■ Dataset records
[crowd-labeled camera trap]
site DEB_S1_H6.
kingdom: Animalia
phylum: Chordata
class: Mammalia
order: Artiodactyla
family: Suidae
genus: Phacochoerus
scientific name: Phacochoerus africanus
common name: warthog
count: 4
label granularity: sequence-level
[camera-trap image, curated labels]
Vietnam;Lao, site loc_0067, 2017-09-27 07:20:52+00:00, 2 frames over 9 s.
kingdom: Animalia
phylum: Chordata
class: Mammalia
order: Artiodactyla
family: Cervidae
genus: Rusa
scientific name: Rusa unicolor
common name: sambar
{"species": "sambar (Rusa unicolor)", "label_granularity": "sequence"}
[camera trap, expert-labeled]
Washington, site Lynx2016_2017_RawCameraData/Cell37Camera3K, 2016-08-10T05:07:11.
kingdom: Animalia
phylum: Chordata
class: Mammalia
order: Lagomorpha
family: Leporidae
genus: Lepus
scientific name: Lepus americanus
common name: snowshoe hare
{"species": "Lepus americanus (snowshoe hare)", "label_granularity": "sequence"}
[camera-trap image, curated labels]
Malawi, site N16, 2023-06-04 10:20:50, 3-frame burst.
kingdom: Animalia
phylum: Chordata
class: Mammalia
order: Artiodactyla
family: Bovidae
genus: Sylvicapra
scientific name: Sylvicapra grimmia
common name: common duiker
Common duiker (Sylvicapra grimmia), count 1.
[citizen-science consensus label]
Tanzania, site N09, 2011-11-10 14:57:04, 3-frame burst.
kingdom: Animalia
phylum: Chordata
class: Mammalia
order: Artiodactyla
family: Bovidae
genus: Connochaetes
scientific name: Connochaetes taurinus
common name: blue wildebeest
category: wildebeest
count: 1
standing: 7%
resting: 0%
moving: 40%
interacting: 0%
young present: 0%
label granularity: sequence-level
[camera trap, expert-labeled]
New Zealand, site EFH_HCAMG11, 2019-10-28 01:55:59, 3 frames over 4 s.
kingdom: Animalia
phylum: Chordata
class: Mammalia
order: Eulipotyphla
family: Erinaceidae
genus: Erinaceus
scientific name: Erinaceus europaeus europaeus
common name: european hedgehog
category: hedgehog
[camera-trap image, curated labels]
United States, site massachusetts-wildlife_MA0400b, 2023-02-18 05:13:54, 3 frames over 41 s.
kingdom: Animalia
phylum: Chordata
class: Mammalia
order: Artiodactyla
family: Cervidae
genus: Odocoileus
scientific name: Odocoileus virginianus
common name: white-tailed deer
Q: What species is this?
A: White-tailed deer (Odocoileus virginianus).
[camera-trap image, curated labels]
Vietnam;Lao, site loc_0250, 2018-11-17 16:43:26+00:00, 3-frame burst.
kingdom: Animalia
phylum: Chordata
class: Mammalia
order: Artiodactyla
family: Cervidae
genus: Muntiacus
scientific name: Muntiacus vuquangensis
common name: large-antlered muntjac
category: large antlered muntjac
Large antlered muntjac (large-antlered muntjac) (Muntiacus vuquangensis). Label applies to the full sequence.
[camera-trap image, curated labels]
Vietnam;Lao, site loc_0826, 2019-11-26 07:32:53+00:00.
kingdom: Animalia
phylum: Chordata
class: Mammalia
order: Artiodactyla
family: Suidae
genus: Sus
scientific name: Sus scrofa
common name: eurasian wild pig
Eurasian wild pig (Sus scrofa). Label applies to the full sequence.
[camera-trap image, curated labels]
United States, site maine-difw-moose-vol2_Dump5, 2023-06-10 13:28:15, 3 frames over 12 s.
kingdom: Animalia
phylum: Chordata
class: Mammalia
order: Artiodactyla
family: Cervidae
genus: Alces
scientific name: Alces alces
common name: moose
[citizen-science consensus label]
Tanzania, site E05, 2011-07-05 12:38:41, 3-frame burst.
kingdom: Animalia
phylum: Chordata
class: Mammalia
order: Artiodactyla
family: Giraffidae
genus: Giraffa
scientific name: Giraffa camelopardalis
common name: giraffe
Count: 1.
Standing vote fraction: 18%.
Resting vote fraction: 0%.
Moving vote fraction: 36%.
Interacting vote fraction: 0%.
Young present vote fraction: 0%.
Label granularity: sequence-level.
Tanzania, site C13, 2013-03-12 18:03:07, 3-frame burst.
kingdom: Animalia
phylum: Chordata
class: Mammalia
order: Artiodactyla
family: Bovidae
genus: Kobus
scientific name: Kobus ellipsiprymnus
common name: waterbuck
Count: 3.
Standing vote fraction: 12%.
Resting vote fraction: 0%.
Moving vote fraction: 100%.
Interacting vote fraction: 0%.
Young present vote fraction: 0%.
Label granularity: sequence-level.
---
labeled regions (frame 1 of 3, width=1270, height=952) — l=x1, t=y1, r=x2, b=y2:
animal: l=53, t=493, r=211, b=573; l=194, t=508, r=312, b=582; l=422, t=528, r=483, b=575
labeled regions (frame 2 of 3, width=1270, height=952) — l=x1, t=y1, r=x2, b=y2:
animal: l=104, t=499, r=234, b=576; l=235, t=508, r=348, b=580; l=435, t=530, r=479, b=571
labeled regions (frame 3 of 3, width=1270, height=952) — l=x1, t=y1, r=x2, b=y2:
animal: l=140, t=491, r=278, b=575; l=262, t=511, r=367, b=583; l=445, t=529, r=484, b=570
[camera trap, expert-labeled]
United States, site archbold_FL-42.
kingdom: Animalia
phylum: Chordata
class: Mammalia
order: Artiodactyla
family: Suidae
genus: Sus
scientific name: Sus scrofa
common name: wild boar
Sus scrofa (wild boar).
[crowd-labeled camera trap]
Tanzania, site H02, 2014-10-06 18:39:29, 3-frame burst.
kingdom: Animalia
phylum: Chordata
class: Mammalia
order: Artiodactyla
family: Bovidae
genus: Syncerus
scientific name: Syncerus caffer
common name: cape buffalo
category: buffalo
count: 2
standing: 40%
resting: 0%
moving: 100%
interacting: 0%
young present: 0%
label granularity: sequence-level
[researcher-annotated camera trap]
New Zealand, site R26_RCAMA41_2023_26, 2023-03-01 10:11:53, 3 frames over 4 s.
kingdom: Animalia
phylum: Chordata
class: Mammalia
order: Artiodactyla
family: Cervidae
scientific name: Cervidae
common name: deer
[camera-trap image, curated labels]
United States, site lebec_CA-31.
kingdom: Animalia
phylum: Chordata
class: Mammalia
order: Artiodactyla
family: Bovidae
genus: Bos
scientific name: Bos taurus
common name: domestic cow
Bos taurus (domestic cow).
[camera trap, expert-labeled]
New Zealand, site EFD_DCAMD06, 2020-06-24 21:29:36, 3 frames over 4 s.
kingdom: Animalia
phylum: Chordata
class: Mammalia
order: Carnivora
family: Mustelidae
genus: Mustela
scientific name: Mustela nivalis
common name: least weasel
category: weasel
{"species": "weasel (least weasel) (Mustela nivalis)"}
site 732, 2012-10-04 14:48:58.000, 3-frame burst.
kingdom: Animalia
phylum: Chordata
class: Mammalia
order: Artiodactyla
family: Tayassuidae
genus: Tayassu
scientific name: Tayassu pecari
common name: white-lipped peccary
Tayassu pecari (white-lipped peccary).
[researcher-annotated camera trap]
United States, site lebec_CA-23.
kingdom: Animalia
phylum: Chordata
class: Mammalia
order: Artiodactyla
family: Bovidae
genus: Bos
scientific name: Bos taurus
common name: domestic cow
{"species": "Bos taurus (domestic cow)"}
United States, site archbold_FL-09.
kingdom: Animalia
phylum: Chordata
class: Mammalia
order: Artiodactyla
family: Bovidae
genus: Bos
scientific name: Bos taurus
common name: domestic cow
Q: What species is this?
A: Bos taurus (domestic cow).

■ Your assignment
Give back, unchanged, the run of lines in the listing above that begins at the line containing "genus: Rusa" and ends at the line containing "common name: snowshoe hare", both included.

■ Final answer
genus: Rusa
scientific name: Rusa unicolor
common name: sambar
{"species": "sambar (Rusa unicolor)", "label_granularity": "sequence"}
[camera trap, expert-labeled]
Washington, site Lynx2016_2017_RawCameraData/Cell37Camera3K, 2016-08-10T05:07:11.
kingdom: Animalia
phylum: Chordata
class: Mammalia
order: Lagomorpha
family: Leporidae
genus: Lepus
scientific name: Lepus americanus
common name: snowshoe hare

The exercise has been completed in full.